- Born: 23 April 1924 Berlin
- Died: 24 March 2006 (aged 81) Cambridge
- Education: Emmanuel College, Cambridge
- Spouse: Valerie Howard Hilton-Sergeant
- Children: Elizabeth Caroline Annabel
- Scientific career
- Doctoral advisor: Henry Lipson

= Ulrich Wolfgang Arndt =

Crystallographer

Ulrich Wolfgang Arndt FRS (23 April 1924 – 24 March 2006) was a scientist committed to the development of X-ray crystallography technology and instrumentation. His instruments were used to achieve data for some of the first solved protein structures, myoglobin and haemoglobin.

Born in Berlin, the family moved to Darmstadt in 1930, and Ulrich (always known as Uli) made good progress with his schooling despite the growing political unrest.

In 1936 his father appointed himself head of a British subsidiary of the company he worked for in Germany, and thus could move the family’s complete household to London.

After some coaching, Uli passed the entrance examination to Dulwich College. He attended Emmanuel College, Cambridge, beginning in 1942. He then gained a research position in the Department of Crystallography in the Cavendish Laboratory. He was awarded his PhD from Birmingham University with work on a Geiger counter spectrometer.

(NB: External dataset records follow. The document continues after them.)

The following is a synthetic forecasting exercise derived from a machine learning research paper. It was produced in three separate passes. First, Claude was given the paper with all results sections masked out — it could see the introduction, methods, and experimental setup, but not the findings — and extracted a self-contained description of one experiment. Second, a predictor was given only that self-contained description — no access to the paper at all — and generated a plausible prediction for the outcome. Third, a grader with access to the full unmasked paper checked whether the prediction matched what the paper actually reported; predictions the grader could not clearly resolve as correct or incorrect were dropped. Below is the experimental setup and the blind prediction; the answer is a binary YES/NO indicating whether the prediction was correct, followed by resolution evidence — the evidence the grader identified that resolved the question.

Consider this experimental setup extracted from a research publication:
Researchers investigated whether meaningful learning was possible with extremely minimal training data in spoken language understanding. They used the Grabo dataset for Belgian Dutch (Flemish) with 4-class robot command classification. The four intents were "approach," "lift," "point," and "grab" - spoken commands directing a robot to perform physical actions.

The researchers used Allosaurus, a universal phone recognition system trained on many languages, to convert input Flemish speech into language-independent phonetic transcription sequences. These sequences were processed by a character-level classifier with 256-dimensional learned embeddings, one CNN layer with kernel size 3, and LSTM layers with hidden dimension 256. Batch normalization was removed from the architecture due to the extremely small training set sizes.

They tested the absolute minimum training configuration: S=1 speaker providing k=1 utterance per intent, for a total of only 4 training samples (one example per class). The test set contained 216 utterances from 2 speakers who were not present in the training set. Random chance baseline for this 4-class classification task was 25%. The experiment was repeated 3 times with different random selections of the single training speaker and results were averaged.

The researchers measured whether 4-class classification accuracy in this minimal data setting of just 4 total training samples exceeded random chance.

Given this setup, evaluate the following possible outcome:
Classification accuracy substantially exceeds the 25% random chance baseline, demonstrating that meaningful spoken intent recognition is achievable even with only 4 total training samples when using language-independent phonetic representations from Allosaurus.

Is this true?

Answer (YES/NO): YES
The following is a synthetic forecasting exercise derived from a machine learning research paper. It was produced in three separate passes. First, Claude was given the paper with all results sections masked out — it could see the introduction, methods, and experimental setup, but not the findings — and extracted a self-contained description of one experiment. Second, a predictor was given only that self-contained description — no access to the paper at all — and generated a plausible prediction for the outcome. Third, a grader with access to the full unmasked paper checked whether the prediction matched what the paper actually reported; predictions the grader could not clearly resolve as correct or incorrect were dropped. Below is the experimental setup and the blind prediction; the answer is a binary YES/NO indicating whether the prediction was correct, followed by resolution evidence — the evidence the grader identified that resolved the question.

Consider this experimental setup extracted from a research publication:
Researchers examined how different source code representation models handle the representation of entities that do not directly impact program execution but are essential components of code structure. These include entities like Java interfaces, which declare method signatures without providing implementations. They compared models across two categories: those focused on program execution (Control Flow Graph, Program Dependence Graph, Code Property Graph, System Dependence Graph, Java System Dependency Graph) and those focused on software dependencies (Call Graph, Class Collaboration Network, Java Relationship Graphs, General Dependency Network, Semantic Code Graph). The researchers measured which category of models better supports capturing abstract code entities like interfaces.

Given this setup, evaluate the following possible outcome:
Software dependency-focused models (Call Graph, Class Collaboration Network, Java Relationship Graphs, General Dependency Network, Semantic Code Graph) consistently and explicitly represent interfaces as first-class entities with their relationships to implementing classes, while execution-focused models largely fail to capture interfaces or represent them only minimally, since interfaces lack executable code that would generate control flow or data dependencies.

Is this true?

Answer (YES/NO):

From Birmingham he moved to London in 1950 for a position in the Davy–Faraday Laboratory at the Royal Institution, where work began on protein structural determination. Sir Lawrence Bragg would become Director of the laboratory in 1954.

His work continued at Cambridge in 1962, when he joined the new MRC Laboratory of Molecular Biology, invited by Max Perutz.

He was elected Fellow of the Royal Society in 1982, and he received the British Crystallographic Association’s Dorothy Hodgkin Prize in 2000.

== Family life ==
Ulrich Arndt met Valerie Hilton-Sergeant on a skiing holiday in Lech, Austria in 1955. They married at Christ Church, Kensington on 29 July 1958. They have three children: Elizabeth, Caroline and Annabel.